=== EXERCISE TASK ===
Extend the news article on UK inflation below, picking up right after its last sentence.

=== GIVEN PASSAGE ===
══════════════════════════════

Britons were hit with another above-target hike in the cost of living last month as sharp rises in fuel prices sent inflation to 3.2%, official figures revealed today.
The increase in the Consumer Prices Index (CPI) – up from 3.1% in September – has forced Bank of England Governor Mervyn King to write another letter to the Chancellor explaining why inflation is so far above the 2% target.
Soaring costs at the petrol pumps were largely behind the CPI increase following the Government’s fuel duty rise on October 1, according to the Office for National Statistics (ONS) data.
Mr King has now had to pen four letters in a row to the Chancellor.
The Bank boss has to publish an open letter if CPI is more than 1% above the 2% target and thereafter every three months if it fails to drop back.
CPI is now back up to the level seen in June having remained stubbornly above target since November last year.
And there is expected to be further pain to come for households, with the Bank warning in its latest forecast report that higher bills and the impending VAT rise could see CPI spike to 3.5% over the coming months
The ONS said petrol prices rose by 2.1p a litre between September and October, while beer, wine and tobacco were also more expensive.
Big increases in computer games bought on the high street also drove a record rise in inflation for recreation and culture goods.
But there was some relief on food bills as shoppers were helped by lower vegetable and meat prices, with pork in particular cheaper due to healthy stock levels, said the ONS.
Property price falls sent the Retail Prices Index (RPI) measure of inflation, which includes housing costs, down to 4.5% in October from 4.6% in September – its lowest level since March.
House prices have been falling in recent months, while they were rising this time last year.
Mr King said: “CPI inflation is expected to remain above target, and at a somewhat higher level than expected three months ago, for a period of a year or so.

══════════════════════════════

=== DATA SHOWN ===
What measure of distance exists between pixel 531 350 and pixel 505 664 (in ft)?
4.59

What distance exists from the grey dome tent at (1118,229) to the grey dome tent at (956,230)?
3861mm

══════════════════════════════

=== RESULT OF THE EXERCISE ===
“Indeed, over the next few months the inflation rate might rise further.”
January’s impending rise in VAT to 20%, as well as higher fuel costs, energy bills and the impact of a weaker pound are set to drive inflation even higher.
The Bank predicted in its quarterly report last week that CPI could spike to 3.5% over the coming months.
But the Bank Governor said slack in the economy after such a deep recession would eventually outweigh these inflationary pressures.
He told the Chancellor: “The Monetary Policy Committee’s central view remains that spare capacity within companies and in the labour market will continue to put downward pressure on inflation.
“As the temporary effects of VAT increases and higher import prices dissipate, inflation is expected to fall back towards the target.”
His letter comes after official figures showed Consumer Prices Index (CPI) inflation rose to 3.2% last month from 3.1% in September.
Mr King has to publish an open letter if CPI is more than 1% above the 2% target and thereafter every three months if it fails to drop back.
He has now had to pen four letters in a row to the Chancellor after CPI has remained stubbornly above target since November last year.
Mr Osborne said he noted the Bank’s view that inflationary factors were temporary, but stressed the Monetary Policy Committee’s remit “ensures vigilance on upside and downside risks”.
Today’s data from the Office for National Statistics (ONS) showed that soaring fuel costs were largely behind the CPI increase following the Government’s fuel duty rise on October 1.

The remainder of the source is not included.